EXERCÍCIOS:
1) Reproduza fielmente tudo o que vai desde "Sávio Hubaide: O" até "leis ordinárias estaduais." na matéria sobre o Difal do ICMS.
2) Liste todos os escritórios de advocacia citados na matéria sobre o Difal do ICMS.

Contribuintes sofrem com cassação de liminares do Difal do ICMS
Embora alguns tribunais venham adotando essa posição, judicialização ainda é recomendada
No mais recente capítulo da novela sobre o diferencial de alíquota do imposto sobre circulação de mercadorias (Difal do ICMS), contribuintes sofreram derrotas. Tribunais de Justiça de pelo menos dez estados cassaram liminares que permitiam o adiamento do pagamento do tributo para 2023. Ainda assim, advogados tributaristas ouvidos pelo Legislação & Mercados recomendam que os contribuintes ingressem na Justiça para questionar o recolhimento do imposto neste ano. “Mesmo com as cassações, os contribuintes devem continuar pleiteando seus direitos perante o Judiciário, pois ainda não há orientação formada em precedente vinculante por parte dos tribunais superiores”, afirma Sávio Hubaide, advogado associado do Freitas Ferraz Capuruço Braichi Riccio Advogados.
Na visão de Paulo Coimbra, sócio do Coimbra, Chaves & Batista Advogados, “a questão inexoravelmente irá cair no STJ e no STF, que estariam menos propensos à pressão dos estados — ou do poder executivo dos estados”. Para ele, a cassação das liminares reflete a falta de imparcialidade dos tribunais de justiça estaduais, situação que gera insegurança aos contribuintes.
Cabe observar ainda que as decisões de suspensão não analisaram o mérito em discussão nas ações, mas apenas justificaram que as medidas não podem ser mantidas em razão da perda de arrecadação dos estados. “Dessa forma, o que se verifica é que as decisões não possuem cunho jurídico, mas apenas econômico, o que não é de competência do Poder Judiciário avaliar”, ressalta Bianca Mareque, associada do Vieira Rezende Advogados.
A polêmica envolvendo o Difal do ICMS começou com a publicação, neste ano, da Lei Complementar 190/22. Por causa do princípio da anterioridade, tributaristas e contribuintes defendem que o imposto só pode ser cobrado em 2023. Os estados, entretanto, argumentam que o Difal do ICMS não é um tributo novo, e que a lei apenas disciplina a repartição dos recursos entre os estados. Por isso, querem cobrá-lo ainda neste ano.
Na entrevista abaixo, Hubaide, Mareque e Coimbra explicam por que consideram que os contribuintes devem continuar questionando o pagamento do Difal do ICMS, apesar da recente onda de cassações de liminares.
Vários tribunais de justiça estaduais vêm cassando liminares que suspendiam o pagamento do Difal do ICMS em 2022. Qual a sua avaliação sobre essas decisões?
Sávio Hubaide: O principal argumento levantado pelos fiscos estaduais para defender a cobrança do Difal em 2022 é o de que a Lei Complementar 190, de 4 de janeiro de 2022, seria uma norma apenas de partilha de recursos entre os entes federados, enquanto a instituição do tributo ficaria a cargo das leis ordinárias estaduais.

DADOS FORNECIDOS:
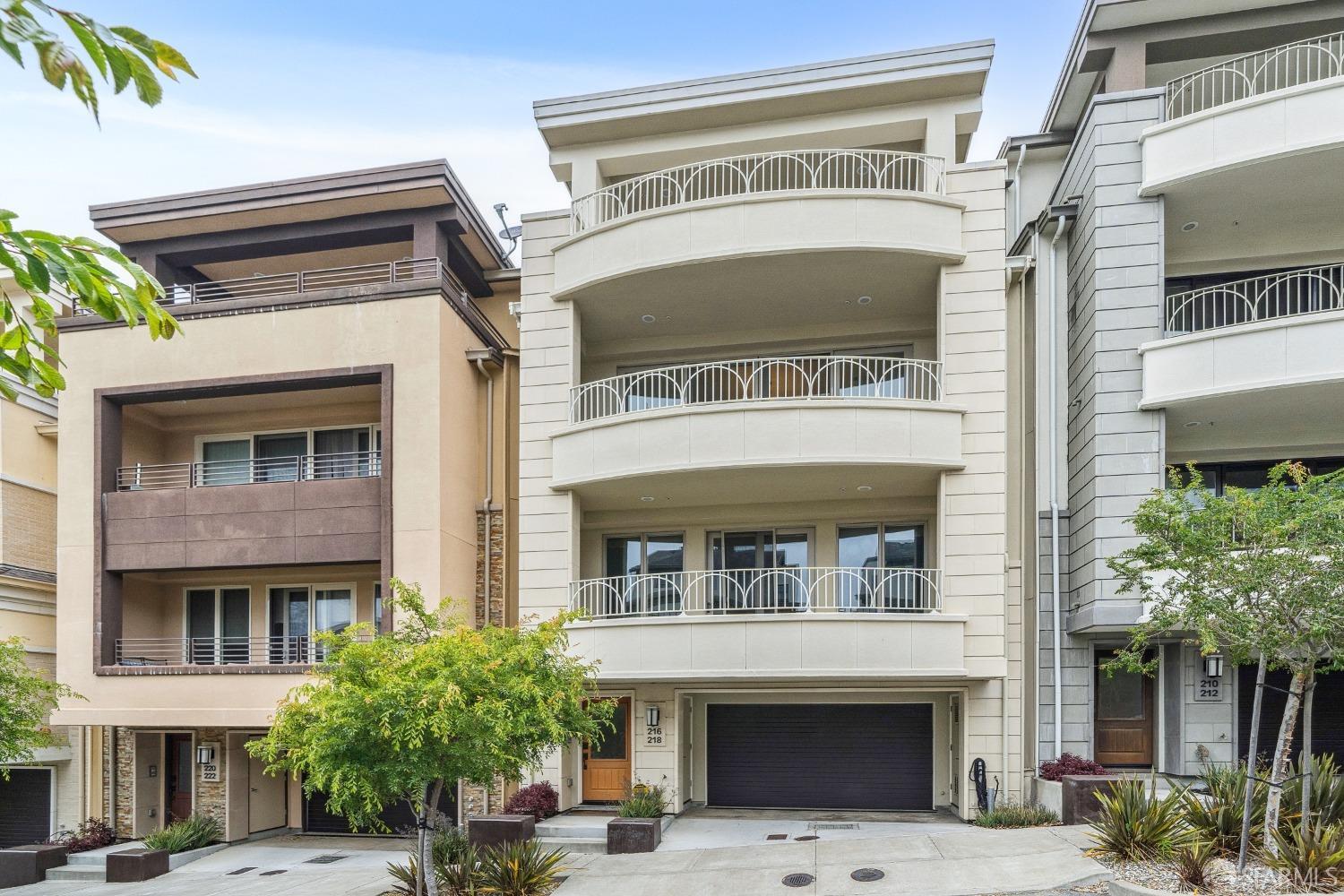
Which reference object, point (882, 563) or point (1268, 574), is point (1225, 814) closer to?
point (1268, 574)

RESPOSTAS:
1)
Sávio Hubaide: O principal argumento levantado pelos fiscos estaduais para defender a cobrança do Difal em 2022 é o de que a Lei Complementar 190, de 4 de janeiro de 2022, seria uma norma apenas de partilha de recursos entre os entes federados, enquanto a instituição do tributo ficaria a cargo das leis ordinárias estaduais.

2)
Freitas Ferraz Capuruço Braichi Riccio Advogados
Coimbra, Chaves & Batista Advogados
Vieira Rezende Advogados